* Required work:
In the material below, find the line containing "New Zealand, site RKU_CCAMB039." and the line containing "A: Possum (common", then reproduce exactly both of them and every line between, and nothing else.

-------- Data to examine --------

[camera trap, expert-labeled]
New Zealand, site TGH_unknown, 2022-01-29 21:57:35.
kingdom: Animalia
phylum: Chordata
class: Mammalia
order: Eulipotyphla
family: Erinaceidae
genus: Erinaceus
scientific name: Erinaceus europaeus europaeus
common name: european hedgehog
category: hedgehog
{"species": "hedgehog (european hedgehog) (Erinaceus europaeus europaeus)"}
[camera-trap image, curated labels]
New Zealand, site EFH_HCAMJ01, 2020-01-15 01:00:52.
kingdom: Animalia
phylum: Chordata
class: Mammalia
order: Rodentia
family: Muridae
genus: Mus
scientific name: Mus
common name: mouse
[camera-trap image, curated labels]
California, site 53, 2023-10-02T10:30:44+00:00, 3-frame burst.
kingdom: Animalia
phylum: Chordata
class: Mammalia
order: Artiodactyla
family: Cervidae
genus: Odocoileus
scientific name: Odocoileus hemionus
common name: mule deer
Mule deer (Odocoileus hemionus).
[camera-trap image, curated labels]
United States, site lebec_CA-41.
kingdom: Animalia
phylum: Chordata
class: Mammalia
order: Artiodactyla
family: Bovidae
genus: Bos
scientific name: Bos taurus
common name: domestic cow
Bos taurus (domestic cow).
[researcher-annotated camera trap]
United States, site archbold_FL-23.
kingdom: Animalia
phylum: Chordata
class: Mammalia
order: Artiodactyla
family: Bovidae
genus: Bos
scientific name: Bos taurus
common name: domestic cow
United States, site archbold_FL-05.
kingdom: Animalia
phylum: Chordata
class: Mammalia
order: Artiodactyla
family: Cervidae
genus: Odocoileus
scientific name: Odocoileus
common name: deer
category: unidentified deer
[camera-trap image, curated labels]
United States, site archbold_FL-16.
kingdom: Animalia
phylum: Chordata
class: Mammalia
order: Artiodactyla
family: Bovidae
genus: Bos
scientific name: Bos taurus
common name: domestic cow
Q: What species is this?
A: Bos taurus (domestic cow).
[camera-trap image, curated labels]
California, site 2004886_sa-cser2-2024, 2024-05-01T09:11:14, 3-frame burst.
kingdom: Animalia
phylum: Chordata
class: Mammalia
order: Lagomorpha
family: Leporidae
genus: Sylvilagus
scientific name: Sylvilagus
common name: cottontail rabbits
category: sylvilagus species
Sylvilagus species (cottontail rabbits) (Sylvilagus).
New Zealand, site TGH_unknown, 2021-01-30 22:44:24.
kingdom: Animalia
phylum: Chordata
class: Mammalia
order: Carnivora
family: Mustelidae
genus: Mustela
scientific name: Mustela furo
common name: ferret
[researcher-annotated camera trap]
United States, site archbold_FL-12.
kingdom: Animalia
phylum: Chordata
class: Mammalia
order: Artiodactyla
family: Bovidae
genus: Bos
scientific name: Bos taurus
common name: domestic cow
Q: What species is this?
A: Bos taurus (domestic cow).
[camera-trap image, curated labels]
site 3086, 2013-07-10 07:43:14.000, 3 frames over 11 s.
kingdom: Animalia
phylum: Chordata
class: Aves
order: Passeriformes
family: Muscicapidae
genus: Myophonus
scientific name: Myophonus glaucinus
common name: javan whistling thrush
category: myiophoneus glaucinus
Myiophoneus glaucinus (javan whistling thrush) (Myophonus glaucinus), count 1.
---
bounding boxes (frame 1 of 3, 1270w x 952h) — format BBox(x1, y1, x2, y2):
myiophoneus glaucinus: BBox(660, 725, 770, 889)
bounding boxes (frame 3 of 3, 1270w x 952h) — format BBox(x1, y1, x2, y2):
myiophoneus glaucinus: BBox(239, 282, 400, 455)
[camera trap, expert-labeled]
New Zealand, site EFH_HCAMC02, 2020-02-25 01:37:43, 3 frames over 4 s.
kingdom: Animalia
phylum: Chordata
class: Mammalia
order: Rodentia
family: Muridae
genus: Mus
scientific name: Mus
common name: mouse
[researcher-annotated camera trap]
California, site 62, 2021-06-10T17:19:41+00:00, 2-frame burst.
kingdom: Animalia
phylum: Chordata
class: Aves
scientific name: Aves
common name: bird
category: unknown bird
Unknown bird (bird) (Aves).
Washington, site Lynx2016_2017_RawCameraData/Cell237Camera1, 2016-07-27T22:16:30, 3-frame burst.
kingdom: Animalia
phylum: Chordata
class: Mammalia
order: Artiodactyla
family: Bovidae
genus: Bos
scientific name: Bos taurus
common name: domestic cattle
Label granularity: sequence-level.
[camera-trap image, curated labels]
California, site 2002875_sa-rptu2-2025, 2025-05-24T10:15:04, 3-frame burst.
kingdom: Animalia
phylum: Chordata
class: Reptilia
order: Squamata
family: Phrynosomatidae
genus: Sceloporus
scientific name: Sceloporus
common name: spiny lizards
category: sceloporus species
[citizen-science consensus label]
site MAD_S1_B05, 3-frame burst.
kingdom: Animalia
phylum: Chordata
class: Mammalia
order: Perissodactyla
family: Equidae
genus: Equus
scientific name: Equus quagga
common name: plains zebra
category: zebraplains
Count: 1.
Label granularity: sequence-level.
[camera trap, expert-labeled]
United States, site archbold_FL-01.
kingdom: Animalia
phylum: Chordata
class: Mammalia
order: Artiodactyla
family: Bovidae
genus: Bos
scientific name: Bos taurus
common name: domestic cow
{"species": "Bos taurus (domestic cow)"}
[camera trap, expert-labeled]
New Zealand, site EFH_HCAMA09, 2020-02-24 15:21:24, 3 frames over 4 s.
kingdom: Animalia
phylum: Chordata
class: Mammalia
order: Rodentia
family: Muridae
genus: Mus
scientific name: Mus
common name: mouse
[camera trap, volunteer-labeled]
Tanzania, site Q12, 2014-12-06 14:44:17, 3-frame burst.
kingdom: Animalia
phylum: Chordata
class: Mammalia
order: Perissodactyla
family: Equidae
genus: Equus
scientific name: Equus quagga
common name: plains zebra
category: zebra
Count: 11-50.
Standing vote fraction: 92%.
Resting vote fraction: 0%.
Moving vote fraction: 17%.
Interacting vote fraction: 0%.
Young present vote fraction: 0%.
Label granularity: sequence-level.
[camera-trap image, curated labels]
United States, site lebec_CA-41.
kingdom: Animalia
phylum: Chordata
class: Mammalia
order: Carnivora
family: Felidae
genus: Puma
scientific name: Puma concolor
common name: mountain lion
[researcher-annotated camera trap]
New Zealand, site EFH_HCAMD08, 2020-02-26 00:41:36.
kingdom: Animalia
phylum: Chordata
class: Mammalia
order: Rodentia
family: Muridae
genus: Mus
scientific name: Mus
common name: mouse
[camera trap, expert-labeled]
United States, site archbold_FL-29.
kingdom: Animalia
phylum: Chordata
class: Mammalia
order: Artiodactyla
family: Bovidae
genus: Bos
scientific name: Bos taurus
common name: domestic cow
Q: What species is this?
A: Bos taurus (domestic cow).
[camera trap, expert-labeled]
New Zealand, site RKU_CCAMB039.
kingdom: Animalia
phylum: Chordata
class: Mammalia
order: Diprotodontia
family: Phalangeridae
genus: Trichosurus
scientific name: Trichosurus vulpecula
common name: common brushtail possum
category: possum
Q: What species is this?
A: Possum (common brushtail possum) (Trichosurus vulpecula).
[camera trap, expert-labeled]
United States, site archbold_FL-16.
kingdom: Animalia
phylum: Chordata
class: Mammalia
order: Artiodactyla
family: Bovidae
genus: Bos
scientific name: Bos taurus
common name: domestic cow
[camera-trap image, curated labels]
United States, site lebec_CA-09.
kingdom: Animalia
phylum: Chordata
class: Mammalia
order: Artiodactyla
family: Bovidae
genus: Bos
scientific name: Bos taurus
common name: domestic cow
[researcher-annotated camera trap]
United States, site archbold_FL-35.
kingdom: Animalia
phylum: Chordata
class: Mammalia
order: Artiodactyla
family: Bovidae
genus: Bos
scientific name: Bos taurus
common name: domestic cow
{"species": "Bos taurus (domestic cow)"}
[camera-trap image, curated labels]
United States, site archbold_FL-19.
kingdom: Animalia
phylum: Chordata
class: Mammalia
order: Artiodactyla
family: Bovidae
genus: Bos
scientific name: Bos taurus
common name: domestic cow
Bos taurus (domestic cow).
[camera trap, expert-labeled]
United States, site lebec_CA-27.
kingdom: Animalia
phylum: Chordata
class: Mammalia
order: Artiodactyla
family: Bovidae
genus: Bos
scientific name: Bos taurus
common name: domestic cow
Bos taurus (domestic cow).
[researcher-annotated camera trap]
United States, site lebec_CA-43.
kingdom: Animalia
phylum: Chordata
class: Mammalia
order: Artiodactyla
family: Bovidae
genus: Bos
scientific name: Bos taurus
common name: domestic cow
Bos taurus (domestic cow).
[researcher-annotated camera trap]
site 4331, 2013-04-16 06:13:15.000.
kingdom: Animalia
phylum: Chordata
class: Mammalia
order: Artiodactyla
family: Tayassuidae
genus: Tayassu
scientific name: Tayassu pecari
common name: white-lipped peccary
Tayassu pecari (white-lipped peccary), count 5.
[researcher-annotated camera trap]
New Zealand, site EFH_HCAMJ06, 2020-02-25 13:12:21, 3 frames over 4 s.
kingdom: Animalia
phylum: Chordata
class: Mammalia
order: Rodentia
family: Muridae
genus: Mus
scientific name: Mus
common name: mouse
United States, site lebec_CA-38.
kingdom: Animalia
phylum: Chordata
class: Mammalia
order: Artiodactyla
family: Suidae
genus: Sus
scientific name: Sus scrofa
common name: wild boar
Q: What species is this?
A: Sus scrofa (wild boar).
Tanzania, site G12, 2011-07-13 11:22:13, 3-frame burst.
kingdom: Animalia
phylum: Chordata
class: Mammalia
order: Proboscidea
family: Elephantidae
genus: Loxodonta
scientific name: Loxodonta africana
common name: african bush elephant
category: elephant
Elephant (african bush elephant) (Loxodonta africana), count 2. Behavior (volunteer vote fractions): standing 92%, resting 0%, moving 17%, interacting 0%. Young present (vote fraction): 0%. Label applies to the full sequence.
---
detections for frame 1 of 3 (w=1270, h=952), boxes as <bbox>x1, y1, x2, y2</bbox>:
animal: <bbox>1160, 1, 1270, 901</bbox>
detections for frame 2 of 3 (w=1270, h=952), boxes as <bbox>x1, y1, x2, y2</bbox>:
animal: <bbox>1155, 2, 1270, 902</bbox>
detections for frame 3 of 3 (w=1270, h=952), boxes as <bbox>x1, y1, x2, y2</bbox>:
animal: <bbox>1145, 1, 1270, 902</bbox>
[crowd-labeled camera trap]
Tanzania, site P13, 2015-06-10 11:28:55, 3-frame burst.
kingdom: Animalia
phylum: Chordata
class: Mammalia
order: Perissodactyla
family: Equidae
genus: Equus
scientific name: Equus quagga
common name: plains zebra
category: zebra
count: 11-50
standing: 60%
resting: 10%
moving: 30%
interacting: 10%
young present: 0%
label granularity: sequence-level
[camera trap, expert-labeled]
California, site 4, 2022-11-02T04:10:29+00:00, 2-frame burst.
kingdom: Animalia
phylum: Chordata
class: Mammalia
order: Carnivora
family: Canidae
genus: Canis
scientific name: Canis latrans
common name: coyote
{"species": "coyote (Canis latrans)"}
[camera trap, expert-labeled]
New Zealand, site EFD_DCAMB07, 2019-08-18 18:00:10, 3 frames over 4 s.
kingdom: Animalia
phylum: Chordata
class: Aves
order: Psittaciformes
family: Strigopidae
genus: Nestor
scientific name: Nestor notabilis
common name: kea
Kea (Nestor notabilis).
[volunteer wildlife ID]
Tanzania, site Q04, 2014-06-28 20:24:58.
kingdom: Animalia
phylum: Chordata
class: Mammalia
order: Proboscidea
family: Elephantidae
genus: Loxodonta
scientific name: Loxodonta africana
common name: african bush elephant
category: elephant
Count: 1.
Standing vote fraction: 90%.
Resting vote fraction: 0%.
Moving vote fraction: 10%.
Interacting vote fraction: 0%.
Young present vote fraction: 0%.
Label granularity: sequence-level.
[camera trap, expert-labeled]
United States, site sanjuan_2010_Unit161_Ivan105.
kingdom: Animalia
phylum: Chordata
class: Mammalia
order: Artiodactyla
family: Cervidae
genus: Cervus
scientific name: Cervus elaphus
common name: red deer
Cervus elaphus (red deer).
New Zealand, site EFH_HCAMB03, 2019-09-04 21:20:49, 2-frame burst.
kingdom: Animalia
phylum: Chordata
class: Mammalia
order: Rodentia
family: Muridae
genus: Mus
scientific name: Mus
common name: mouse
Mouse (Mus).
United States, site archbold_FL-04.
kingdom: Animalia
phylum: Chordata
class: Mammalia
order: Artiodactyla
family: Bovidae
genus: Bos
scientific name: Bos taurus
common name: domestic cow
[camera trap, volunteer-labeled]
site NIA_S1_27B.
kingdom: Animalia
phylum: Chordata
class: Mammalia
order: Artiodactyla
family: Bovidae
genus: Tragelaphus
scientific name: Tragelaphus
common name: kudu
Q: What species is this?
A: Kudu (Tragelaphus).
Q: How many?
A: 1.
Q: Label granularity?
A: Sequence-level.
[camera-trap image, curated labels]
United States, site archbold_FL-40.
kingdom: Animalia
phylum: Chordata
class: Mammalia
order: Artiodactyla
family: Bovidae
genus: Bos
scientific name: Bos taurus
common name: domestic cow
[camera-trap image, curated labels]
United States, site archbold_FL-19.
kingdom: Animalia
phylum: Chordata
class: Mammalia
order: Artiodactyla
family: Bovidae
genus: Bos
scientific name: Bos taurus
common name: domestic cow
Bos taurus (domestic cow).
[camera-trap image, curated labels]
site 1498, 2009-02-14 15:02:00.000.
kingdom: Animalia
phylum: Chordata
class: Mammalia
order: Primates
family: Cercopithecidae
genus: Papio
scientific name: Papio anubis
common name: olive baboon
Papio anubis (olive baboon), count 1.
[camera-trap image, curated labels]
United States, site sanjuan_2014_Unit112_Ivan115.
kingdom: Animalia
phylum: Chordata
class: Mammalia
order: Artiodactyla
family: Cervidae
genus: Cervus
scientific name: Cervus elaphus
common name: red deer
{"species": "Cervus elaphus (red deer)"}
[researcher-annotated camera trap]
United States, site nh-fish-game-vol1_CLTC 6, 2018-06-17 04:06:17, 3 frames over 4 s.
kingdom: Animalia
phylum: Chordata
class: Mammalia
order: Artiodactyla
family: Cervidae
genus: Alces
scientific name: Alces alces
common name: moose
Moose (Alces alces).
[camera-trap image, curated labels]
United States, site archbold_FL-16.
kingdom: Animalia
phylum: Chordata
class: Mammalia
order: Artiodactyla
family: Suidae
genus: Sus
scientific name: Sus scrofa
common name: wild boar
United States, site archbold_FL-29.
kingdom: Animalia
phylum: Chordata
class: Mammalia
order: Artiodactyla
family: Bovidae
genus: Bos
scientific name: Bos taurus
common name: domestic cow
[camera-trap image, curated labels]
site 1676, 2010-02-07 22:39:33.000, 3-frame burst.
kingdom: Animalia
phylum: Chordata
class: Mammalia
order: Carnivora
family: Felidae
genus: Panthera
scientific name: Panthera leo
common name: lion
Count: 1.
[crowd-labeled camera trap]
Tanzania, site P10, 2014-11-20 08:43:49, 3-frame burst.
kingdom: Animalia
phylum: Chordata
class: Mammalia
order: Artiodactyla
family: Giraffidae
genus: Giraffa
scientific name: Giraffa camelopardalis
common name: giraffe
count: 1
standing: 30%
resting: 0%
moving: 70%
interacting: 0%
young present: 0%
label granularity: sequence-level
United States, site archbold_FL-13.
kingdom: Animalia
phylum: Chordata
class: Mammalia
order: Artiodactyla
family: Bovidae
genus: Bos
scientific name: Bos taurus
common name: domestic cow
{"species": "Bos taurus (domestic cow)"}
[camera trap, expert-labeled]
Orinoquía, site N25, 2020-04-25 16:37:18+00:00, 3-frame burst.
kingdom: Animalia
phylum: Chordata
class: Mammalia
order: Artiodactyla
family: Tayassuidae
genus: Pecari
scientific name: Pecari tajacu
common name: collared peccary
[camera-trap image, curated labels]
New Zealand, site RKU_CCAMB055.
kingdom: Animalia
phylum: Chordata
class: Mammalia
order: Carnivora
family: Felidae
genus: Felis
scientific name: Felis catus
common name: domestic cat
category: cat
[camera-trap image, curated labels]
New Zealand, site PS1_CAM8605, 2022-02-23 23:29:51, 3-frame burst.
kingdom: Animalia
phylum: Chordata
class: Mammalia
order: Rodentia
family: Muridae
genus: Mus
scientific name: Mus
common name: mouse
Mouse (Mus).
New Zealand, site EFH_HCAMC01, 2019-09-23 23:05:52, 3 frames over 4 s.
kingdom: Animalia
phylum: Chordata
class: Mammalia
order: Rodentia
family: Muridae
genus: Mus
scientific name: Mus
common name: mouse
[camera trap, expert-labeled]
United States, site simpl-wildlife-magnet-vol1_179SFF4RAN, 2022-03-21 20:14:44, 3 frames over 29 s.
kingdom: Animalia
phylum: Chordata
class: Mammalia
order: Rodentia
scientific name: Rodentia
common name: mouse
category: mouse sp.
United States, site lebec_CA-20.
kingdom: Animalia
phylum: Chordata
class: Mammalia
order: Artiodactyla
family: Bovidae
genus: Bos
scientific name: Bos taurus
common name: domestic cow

--------

* Output of the exercise:
New Zealand, site RKU_CCAMB039.
kingdom: Animalia
phylum: Chordata
class: Mammalia
order: Diprotodontia
family: Phalangeridae
genus: Trichosurus
scientific name: Trichosurus vulpecula
common name: common brushtail possum
category: possum
Q: What species is this?
A: Possum (common brushtail possum) (Trichosurus vulpecula).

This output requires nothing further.